======== Цитируемый текст ========
2. Наука XIX века. Механистическая парадигма и человекоразмерность.
В истории науки можно выделить период, когда идеал науки, приближающейся к абсолютной истине и полностью свободный от человеческой субъективности, был наиболее близок к осуществлению. Речь идёт о XIX веке, Веке Науки. Такое стало возможно благодаря эволюции понятия «точного научного знания», берущего начало ещё в XVII в. В то время понятие абсолютно точного знания опиралось на авторитет источника этого знания (вспомним Библию). Далее, в процессе своей эволюции, всё более тесно переплетаясь с понятиями наиболее вероятного и морально достоверного знания. Исчисления же вероятности и достоверности знания связывались с некоей точкой отсчёта, представляемой здравым смыслом. Причём под здравым смыслом подразумевалось мнение ограниченной группы наиболее просвещённых умов современности. К началу XIX века вера в индивидуальный и даже коллективный здравый смысл стала таять, знания требовали всё более точных доказательств. Благодаря наследованию идей Просвещения, само понятие «рациональное» всё более переплеталось с понятием «научное». Любое рассуждение, не прошедшее проверку наукой, отбрасывалось как иррациональное [5].
========
» Задание 1
Что, согласно цитируемому тексту, подразумевалось под здравым смыслом?
Листинг никак не связан с приведённым выше текстом.
======== Предоставленный листинг ========
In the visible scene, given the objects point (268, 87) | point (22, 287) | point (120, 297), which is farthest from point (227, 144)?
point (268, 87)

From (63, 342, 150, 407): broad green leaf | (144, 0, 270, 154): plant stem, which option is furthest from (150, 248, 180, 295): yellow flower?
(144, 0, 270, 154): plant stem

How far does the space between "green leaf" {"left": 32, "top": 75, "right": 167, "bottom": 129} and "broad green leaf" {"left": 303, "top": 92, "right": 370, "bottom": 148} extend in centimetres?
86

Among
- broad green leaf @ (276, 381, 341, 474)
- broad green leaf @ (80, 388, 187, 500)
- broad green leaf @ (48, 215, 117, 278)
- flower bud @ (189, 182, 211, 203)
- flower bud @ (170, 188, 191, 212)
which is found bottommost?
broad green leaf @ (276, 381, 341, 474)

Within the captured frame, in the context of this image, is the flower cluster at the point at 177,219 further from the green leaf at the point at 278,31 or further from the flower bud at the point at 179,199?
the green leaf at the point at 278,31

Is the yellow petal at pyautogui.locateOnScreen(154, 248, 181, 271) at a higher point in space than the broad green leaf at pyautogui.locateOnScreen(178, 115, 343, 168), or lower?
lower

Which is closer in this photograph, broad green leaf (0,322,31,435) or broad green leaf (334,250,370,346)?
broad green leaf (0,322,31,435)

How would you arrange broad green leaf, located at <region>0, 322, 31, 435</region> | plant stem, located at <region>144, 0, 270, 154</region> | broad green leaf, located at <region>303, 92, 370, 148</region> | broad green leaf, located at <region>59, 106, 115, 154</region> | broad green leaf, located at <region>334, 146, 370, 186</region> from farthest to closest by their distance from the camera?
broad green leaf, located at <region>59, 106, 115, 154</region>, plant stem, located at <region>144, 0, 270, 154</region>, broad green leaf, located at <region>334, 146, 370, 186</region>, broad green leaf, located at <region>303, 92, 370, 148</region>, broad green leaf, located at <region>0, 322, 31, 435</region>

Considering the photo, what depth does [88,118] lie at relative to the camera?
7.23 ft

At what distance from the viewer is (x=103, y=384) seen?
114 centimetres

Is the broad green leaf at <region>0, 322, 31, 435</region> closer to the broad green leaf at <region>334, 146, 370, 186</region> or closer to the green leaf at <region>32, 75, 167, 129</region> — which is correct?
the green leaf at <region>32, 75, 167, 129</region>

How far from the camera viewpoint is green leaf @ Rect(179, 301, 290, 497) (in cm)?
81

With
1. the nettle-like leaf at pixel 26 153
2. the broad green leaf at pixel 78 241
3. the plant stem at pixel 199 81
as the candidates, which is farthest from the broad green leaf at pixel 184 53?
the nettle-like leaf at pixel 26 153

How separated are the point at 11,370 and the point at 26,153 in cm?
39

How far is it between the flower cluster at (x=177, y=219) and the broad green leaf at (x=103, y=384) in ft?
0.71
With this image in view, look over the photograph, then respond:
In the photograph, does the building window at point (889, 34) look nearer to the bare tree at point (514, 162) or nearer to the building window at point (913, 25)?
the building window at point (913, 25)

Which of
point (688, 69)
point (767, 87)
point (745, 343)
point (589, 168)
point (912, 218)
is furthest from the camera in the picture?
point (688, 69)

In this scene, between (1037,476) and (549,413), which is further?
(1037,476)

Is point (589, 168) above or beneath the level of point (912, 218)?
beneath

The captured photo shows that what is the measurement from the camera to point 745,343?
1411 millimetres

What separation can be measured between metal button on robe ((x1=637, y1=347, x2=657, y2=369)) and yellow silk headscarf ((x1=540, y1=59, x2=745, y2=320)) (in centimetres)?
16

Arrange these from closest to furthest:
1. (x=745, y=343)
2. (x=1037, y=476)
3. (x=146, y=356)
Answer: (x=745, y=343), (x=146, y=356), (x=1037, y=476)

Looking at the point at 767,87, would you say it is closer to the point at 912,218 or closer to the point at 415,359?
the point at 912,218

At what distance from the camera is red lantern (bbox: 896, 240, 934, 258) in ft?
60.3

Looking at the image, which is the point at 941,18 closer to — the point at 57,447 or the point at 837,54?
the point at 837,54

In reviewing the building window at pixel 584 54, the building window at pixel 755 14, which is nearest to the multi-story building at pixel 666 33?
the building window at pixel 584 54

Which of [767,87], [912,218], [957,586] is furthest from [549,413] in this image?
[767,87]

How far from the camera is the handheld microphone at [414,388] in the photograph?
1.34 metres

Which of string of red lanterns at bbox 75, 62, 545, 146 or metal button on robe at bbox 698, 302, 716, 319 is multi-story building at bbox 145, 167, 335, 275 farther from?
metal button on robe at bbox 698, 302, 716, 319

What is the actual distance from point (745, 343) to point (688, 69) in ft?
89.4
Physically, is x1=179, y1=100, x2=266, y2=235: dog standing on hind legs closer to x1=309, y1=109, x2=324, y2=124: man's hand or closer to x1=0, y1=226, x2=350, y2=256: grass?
========
» Задание 2
Масштабируйте часть листинга: начните со строки, содержащей «Considering the photo, what», и закончите строкой, содержащей «114 centimetres», включая обе. Выведите только эти строки целиком, умножив каждое значение расстояния в ответах на 1,3 и округлив его до прежнего числа знаков после запятой, причём половина округляется вверх.

» Ожидаемый ответ 1
Мнение ограниченной группы наиболее просвещённых умов современности.

» Ожидаемый ответ 2
Considering the photo, what depth does [88,118] lie at relative to the camera?
9.40 ft

At what distance from the viewer is (x=103, y=384) seen?
148 centimetres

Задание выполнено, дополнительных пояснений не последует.